> _TASK STATEMENT_
Gather every line in the listing below that contains the word "green" and copy each one out. Case counts.

> _DATA SHOWN_
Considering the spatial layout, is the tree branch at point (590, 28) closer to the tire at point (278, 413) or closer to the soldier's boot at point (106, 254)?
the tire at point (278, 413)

...

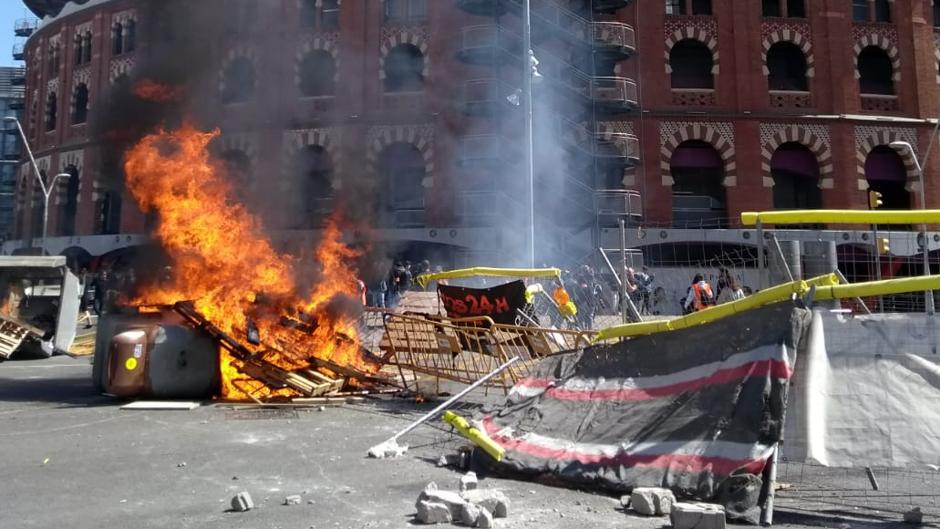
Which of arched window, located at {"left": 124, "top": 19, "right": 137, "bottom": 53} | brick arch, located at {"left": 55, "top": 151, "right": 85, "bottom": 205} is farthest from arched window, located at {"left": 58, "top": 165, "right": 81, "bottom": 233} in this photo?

==

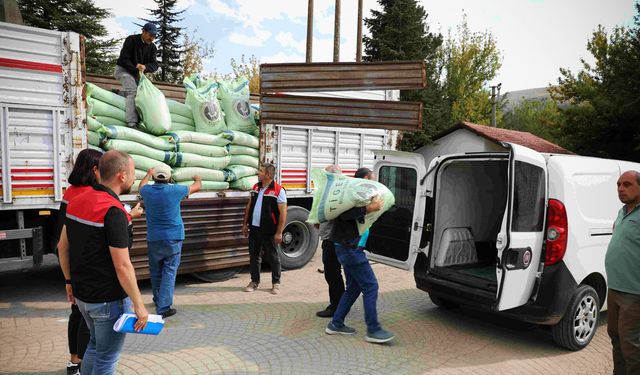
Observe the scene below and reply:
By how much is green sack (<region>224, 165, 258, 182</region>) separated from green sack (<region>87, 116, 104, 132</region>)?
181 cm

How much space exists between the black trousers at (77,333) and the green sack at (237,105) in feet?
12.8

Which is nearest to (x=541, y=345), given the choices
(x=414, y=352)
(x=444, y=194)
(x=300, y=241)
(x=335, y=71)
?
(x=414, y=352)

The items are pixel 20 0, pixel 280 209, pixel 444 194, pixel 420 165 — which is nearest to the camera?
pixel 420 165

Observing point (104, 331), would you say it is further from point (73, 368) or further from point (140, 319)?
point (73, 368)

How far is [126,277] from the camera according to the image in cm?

> _RESPONSE TO THIS EXERCISE_
By how much is green sack (<region>224, 165, 258, 182</region>) separated from green sack (<region>87, 116, 104, 132</region>)?
How much space exists between the black trousers at (77,333) and the green sack at (237,105) in feet?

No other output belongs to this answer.